→ **WHAT YOU ARE ASKED TO DO**
Starting with the first line below, extract each line through the one that contains "scientific name: Aepyceros melampus", inclusive, excluding pictures.

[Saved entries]

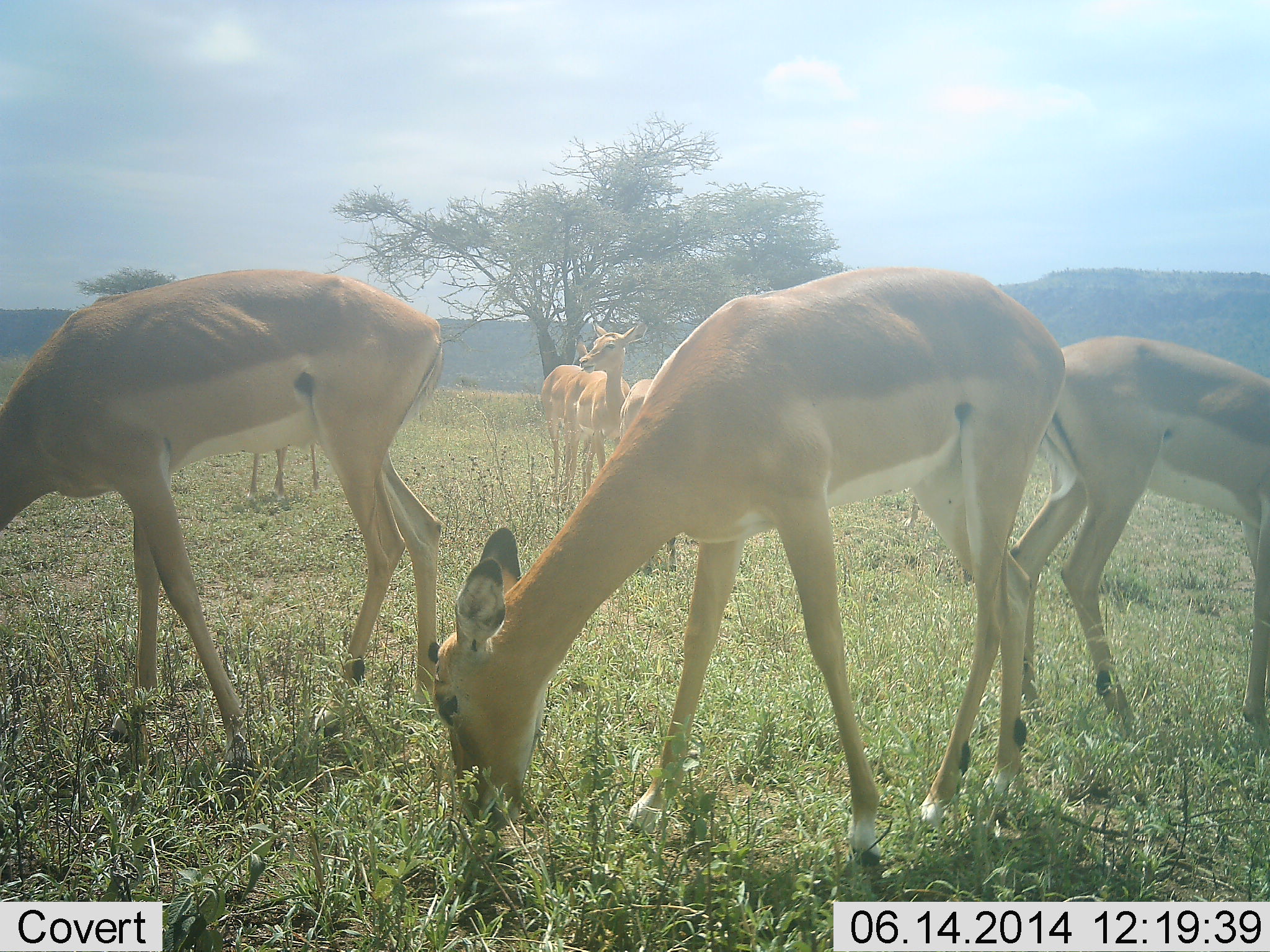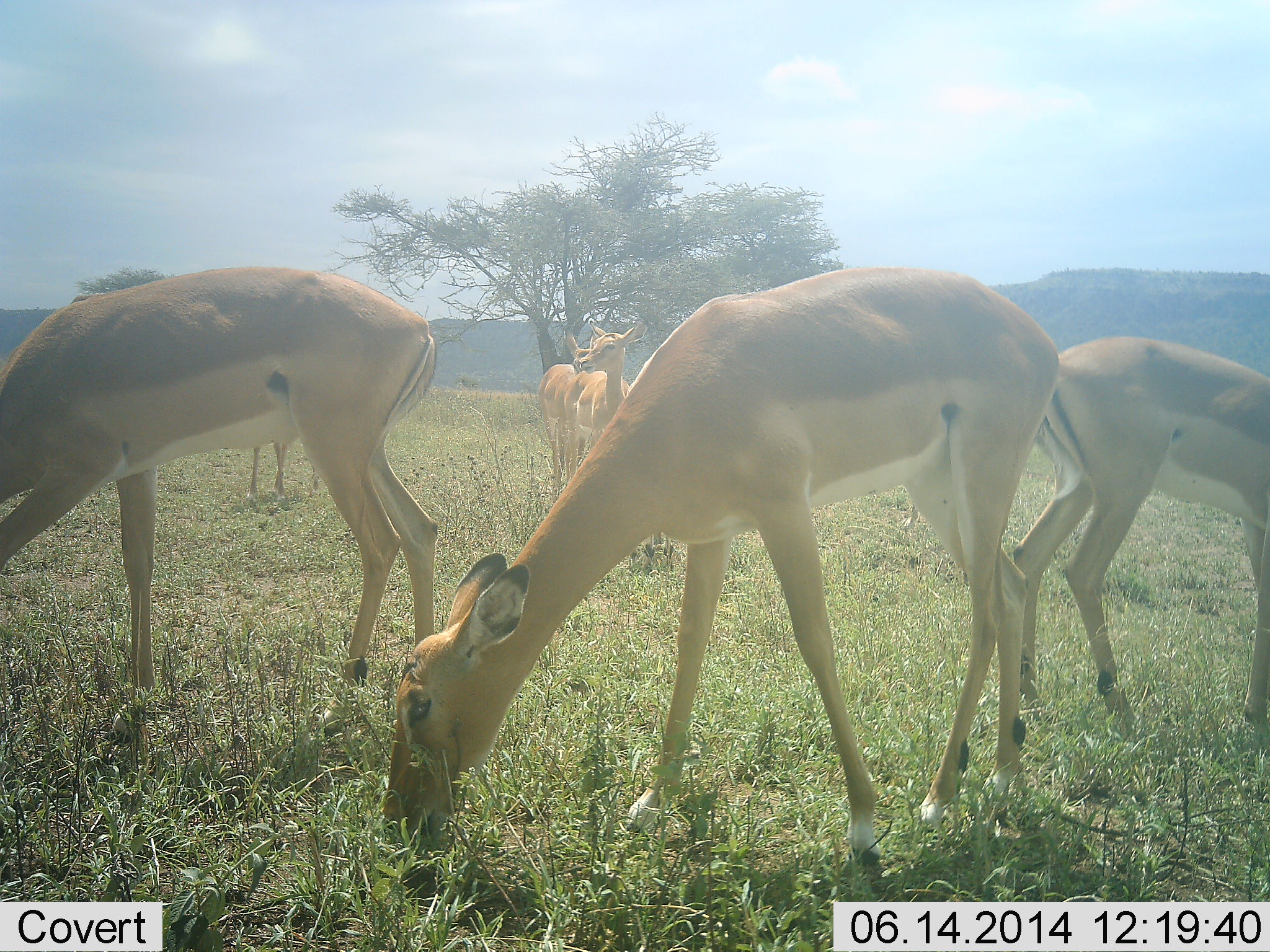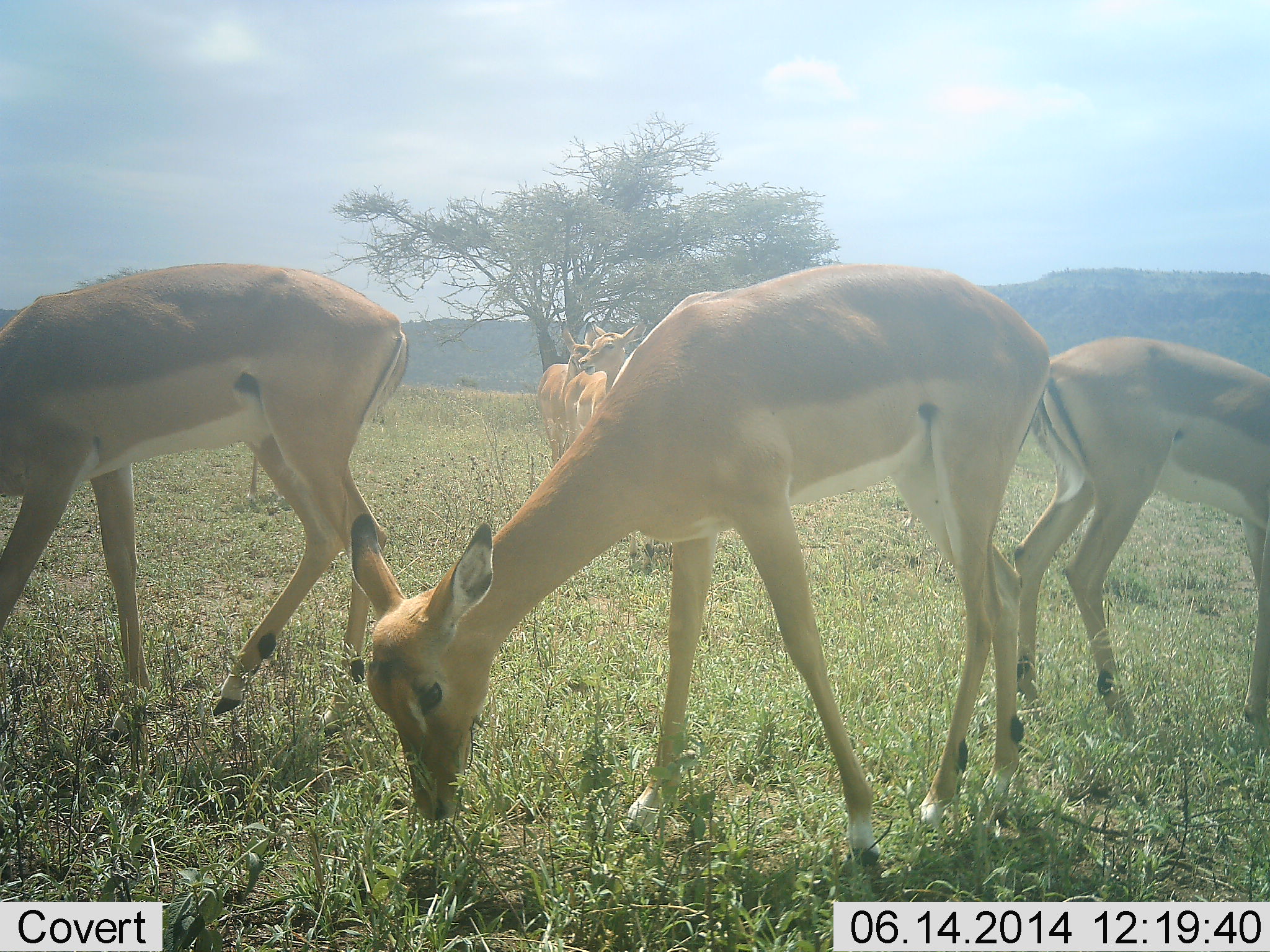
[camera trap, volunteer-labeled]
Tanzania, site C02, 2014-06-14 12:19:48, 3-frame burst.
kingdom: Animalia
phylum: Chordata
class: Mammalia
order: Artiodactyla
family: Bovidae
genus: Aepyceros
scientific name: Aepyceros melampus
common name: impala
Impala (Aepyceros melampus), count 6. Behavior (volunteer vote fractions): standing 90%, resting 0%, moving 10%, interacting 0%. Young present (vote fraction): 10%. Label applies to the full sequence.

→ **EXERCISE RESPONSE**
[camera trap, volunteer-labeled]
Tanzania, site C02, 2014-06-14 12:19:48, 3-frame burst.
kingdom: Animalia
phylum: Chordata
class: Mammalia
order: Artiodactyla
family: Bovidae
genus: Aepyceros
scientific name: Aepyceros melampus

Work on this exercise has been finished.